On the same day the Florida Legislature is poised to pass a bill that will require lawmakers to put a giant roadblock before some of the state's broadest regulations -- by ratifying every rule that has a collective cost of $200,000 a year -- a New York think tank has blasted Florida for its "bargain basement" regulatory structure and for "disproportionately focusing on costs while failing to adequately account for economic benefits."
The 441-page report, by the Institute for Policy Integrity at New York University School of Law, analyzed the regulatory structure used to make decisions in every state and concluded that in Florida "billions of dollars and public protections may be at risk from inadequate regulatory review." The report compared each set of laws and guidelines in each state to direct feedback from leaders on the ground and assigned Florida a "C."
The report, 52 Experiments with Regulatory Review, found that Florida’s system is built around a “lowest-cost option” which means the cheapest method for implementing a law must be chosen, even if the rule is rendered less effective as a result.
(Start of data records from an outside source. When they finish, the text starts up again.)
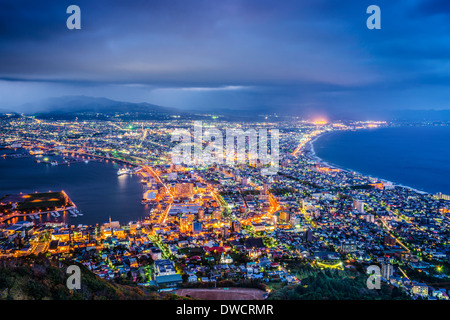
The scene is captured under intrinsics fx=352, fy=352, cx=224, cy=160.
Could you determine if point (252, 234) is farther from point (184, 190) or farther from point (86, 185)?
point (86, 185)

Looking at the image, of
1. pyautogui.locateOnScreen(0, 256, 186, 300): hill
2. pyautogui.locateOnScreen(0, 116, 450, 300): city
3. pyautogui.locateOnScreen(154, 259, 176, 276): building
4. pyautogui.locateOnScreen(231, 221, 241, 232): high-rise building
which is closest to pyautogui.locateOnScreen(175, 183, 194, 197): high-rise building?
pyautogui.locateOnScreen(0, 116, 450, 300): city

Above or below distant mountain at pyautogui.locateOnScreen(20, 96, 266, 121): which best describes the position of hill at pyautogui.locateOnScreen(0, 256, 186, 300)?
below

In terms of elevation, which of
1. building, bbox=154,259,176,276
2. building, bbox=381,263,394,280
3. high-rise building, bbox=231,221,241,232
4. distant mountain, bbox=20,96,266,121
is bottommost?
building, bbox=381,263,394,280

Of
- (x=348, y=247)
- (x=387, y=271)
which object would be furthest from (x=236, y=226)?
(x=387, y=271)

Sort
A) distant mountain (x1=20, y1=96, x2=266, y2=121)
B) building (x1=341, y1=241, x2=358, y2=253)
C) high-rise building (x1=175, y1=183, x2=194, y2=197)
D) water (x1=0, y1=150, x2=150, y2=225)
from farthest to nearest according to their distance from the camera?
distant mountain (x1=20, y1=96, x2=266, y2=121) → high-rise building (x1=175, y1=183, x2=194, y2=197) → water (x1=0, y1=150, x2=150, y2=225) → building (x1=341, y1=241, x2=358, y2=253)

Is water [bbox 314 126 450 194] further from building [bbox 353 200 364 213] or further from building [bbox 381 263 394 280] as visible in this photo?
building [bbox 381 263 394 280]

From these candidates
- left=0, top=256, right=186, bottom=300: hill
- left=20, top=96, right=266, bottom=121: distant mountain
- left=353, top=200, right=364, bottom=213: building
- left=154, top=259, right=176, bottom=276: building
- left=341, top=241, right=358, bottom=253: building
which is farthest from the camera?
left=20, top=96, right=266, bottom=121: distant mountain

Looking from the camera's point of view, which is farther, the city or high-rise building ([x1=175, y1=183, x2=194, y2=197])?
high-rise building ([x1=175, y1=183, x2=194, y2=197])
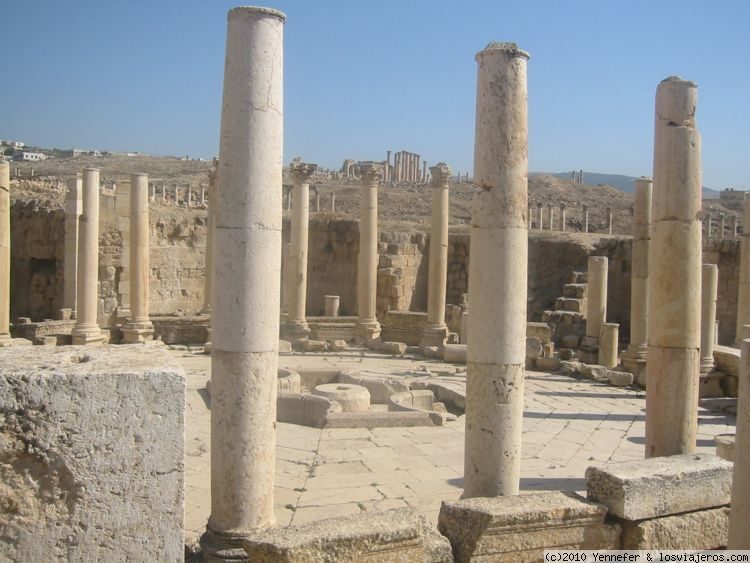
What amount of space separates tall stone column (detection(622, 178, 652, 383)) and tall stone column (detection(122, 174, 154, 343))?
11.8 metres

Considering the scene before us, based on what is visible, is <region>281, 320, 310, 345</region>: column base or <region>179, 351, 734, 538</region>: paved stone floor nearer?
<region>179, 351, 734, 538</region>: paved stone floor

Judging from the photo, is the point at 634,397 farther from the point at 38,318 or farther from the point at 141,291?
the point at 38,318

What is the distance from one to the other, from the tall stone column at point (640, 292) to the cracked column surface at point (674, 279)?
7674mm

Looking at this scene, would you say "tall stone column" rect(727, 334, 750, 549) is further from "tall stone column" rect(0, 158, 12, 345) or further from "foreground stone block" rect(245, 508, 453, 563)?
"tall stone column" rect(0, 158, 12, 345)

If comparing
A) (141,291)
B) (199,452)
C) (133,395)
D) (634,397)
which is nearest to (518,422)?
(133,395)

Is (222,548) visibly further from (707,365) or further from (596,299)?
(596,299)

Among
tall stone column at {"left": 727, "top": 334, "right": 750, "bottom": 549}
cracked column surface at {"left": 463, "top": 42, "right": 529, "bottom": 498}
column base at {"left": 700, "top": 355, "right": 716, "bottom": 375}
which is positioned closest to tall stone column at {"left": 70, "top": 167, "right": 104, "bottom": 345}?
cracked column surface at {"left": 463, "top": 42, "right": 529, "bottom": 498}

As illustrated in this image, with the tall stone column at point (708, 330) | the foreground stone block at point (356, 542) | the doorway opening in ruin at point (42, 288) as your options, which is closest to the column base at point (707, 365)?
the tall stone column at point (708, 330)

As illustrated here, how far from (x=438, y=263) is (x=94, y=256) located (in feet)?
28.3

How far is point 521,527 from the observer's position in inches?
238

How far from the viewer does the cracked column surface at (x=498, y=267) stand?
22.2ft

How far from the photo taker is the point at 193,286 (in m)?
28.3

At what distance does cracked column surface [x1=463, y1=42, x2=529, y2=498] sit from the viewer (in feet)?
22.2

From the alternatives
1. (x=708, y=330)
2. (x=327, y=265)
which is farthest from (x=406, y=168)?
(x=708, y=330)
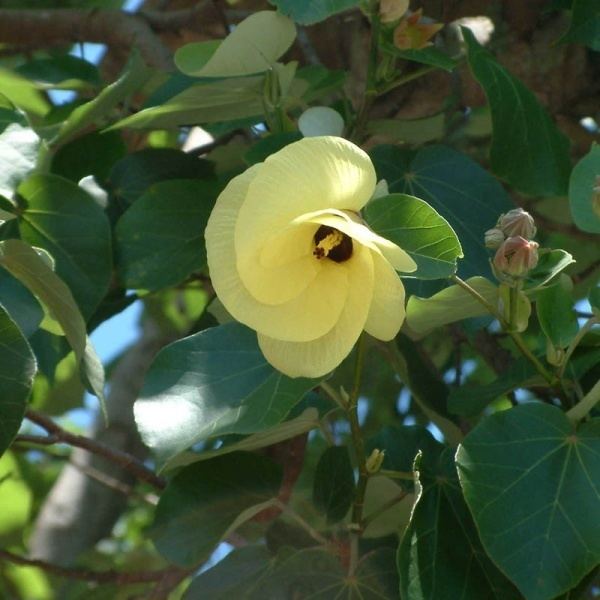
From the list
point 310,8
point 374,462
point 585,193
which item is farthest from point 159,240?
point 585,193

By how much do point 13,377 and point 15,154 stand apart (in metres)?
0.25

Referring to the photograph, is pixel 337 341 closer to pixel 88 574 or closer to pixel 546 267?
pixel 546 267

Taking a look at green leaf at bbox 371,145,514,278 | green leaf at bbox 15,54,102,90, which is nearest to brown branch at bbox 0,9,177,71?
green leaf at bbox 15,54,102,90

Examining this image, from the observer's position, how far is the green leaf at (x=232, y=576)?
1.31 metres

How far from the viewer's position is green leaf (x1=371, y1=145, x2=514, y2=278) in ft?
4.83

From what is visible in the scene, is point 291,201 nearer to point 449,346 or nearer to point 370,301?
point 370,301

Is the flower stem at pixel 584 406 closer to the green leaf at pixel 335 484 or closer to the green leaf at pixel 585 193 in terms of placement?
the green leaf at pixel 585 193

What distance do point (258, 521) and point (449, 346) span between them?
2.22 ft

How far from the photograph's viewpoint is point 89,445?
150cm

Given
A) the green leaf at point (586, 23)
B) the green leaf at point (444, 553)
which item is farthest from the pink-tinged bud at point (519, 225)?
the green leaf at point (586, 23)

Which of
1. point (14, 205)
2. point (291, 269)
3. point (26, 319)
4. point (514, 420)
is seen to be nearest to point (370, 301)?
point (291, 269)

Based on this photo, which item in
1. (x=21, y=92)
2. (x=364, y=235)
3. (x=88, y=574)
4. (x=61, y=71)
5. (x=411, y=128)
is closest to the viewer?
(x=364, y=235)

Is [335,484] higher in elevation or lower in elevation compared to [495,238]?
lower

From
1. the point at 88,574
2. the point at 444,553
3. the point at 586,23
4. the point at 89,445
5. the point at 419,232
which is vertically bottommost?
the point at 88,574
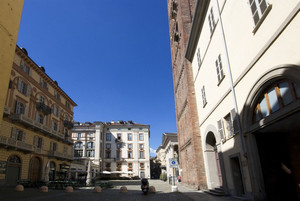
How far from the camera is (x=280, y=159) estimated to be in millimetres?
8281

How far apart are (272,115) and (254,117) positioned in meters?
1.50

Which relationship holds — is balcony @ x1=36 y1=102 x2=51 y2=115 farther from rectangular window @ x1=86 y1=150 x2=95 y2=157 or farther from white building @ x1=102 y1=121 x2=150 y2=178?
white building @ x1=102 y1=121 x2=150 y2=178

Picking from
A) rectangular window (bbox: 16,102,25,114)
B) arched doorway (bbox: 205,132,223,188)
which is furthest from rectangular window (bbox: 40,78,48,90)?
arched doorway (bbox: 205,132,223,188)

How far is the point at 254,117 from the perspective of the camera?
8.60 m

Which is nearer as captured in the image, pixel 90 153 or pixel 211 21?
pixel 211 21

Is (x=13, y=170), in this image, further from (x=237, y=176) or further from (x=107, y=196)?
(x=237, y=176)

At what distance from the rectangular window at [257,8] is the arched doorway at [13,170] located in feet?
83.4

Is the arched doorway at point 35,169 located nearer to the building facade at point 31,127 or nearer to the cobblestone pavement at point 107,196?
the building facade at point 31,127

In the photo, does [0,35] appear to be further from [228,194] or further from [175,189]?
[175,189]

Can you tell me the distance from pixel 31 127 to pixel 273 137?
2638 centimetres

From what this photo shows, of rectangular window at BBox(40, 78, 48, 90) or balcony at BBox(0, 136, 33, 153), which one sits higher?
rectangular window at BBox(40, 78, 48, 90)

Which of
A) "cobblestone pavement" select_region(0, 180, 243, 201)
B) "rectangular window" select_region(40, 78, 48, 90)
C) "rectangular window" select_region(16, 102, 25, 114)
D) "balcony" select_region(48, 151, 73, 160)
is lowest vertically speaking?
"cobblestone pavement" select_region(0, 180, 243, 201)

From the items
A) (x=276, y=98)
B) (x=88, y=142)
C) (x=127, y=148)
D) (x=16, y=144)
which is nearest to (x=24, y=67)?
(x=16, y=144)

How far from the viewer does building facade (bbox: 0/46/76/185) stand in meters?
22.7
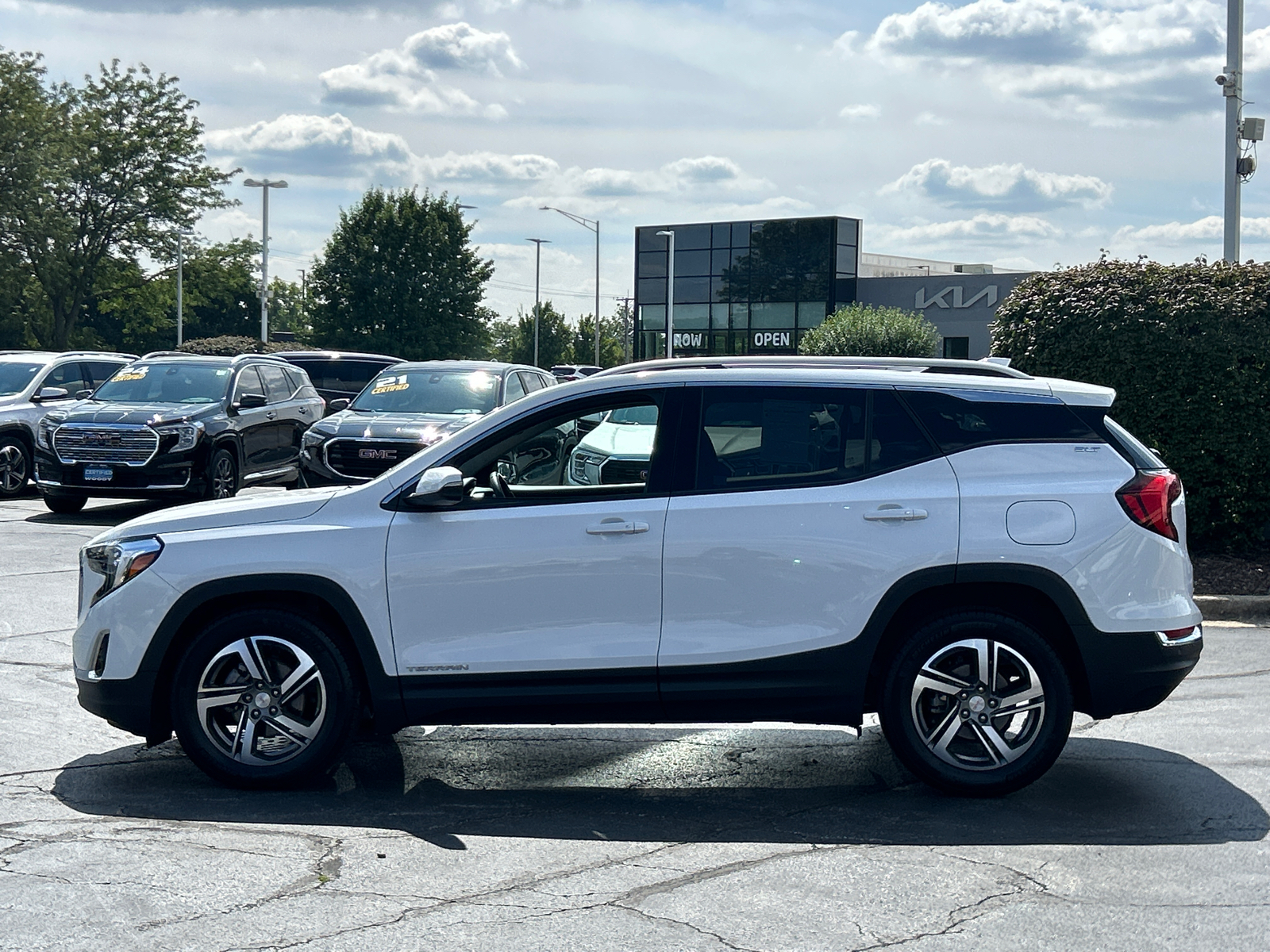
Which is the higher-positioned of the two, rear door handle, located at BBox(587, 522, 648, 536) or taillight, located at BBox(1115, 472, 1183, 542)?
taillight, located at BBox(1115, 472, 1183, 542)

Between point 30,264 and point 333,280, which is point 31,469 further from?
point 333,280

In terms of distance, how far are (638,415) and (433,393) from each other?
10.8 m

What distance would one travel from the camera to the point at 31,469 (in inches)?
742

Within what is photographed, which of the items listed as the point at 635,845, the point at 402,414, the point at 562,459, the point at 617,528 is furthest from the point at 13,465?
the point at 635,845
Florida routinely regulates industries whose size and economic footprint climb over $100 million, Schwartz concluded. But these rules are often made without enough examination of their economic benefits, potentially yielding inefficient results. He cited Florida's move to reduce automobile air pollution which was denied by legislators, he said. "on the basis of unscientific opinion."
“This is not a problem of too much regulation,'' said Richard Revesz, dean of NYU Law. "It’s a question of crafting the right kind of regulation. And given Florida’s guidelines, they are less likely to arrive at balanced, public interest-minded results.”